The U.S. routinely conducts CSG operations in the waters around the Republic of Korea to exercise maritime maneuvers, strengthen the U.S.-ROK alliance, and improve regional security.
"This exercise is yet another example of the strength and resolve of the combined U.S. and the ROK naval force," said Rear Adm. James Kilby, commander, Carl Vinson Carrier Strike Group. "The U.S. and the Republic of Korea share one of the strongest alliances in the world and we grow stronger as an alliance because of our routine exercises here in South Korea and the close relationship and ties that we forge from operating at sea together."

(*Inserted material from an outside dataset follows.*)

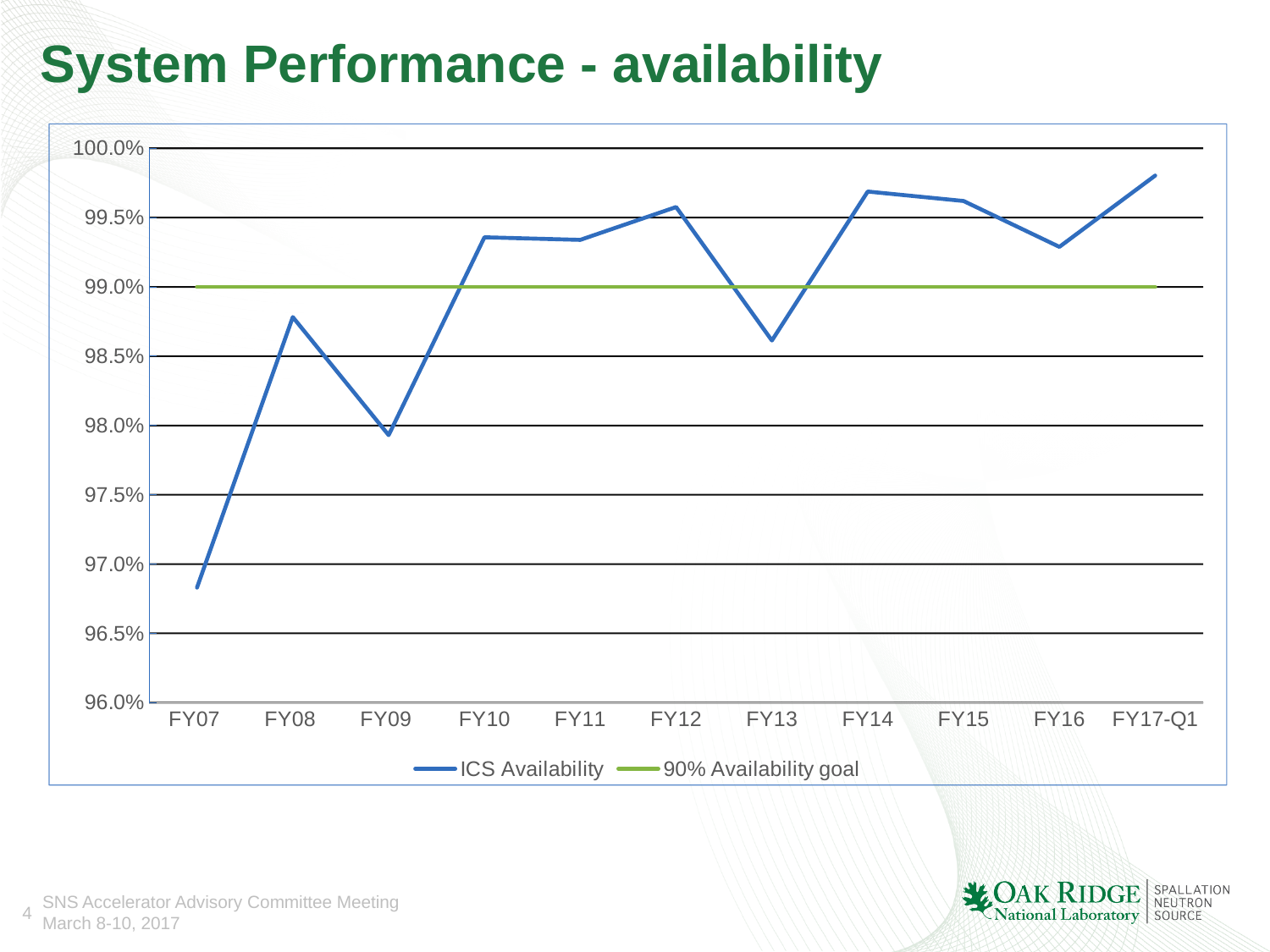
Which fiscal year has the lowest ICS Availability? FY07 Is the ICS Availability for FY07 greater or less than 97.0%? less Which fiscal year has the highest ICS Availability? FY17-Q1 Which has the higher ICS Availability, FY08 or FY09? FY08 What kind of chart is shown on the slide? line chart Does ICS Availability overall rise or fall from FY07 to FY17-Q1? rise Is the ICS Availability for FY09 greater or less than 98.0%? less Is the ICS Availability for FY13 greater or less than 99.0%? less How many fiscal-year categories are shown on the x axis? 11 At what value on the y axis is the 90% Availability goal line plotted? 99.0% How many series does the legend list? 2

The exercises will consist of a routine bilateral training, subject matter expert exchanges, anti-submarine and anti-surface warfare drills, communication drills, air defense exercises, counter-mine planning and distinguished visitor embarkations.

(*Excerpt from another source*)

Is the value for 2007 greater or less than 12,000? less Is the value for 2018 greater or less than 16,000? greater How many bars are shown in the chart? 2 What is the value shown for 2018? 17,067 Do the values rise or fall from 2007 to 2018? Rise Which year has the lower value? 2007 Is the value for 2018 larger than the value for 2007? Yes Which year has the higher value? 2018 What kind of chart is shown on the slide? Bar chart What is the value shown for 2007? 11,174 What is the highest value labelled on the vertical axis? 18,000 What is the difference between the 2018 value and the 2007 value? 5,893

"This defensive exercise focuses on enhancing the interoperability between the ROK and US navies and helps both navies maintain a combined defense posture to protect the ROK from future North Korean unprovoked acts of aggression,” said Rear Adm, Choi, Sung-Mok, the chief of staff for the Republic of Korea Fleet.
Additional surface, subsurface, and air assets joining the bilateral exercise include Carrier Air Wing 2, Arleigh Burke-class guided-missile destroyers USS Barry (DDG 52), USS Wayne E Meyer (DDG 108), USS McCampbell (DDG 85), USS Stethem (DDG 63), Los Angeles-class nuclear fast attack submarine USS Columbus (SSN 762), and P-3/P-8 Maritime Patrol and Reconnaissance Aircraft from Commander, Task Force 72.
Vinson deployed to the region under U.S. 3rd Fleet command and control, including beyond the international dateline, which previously divided operational areas of responsibility for 3rd and 7th Fleets. Third Fleet operating forward offers additional options to the Pacific Fleet commander by leveraging the capabilities of 3rd and 7th Fleets. This operational concept allows both numbered fleets to complement one another and provide the foundation of stability in the Indo-Asia-Pacific region.
The U.S. Navy maintains a presence in the Indo-Asia-Pacific to help preserve peace and security and further our partnerships with friends and allies. Our forward presence contributes to freedom of navigation and lawful use of the sea, as well as furthers operational training and enables an exchange of culture, skills, and tactical knowledge.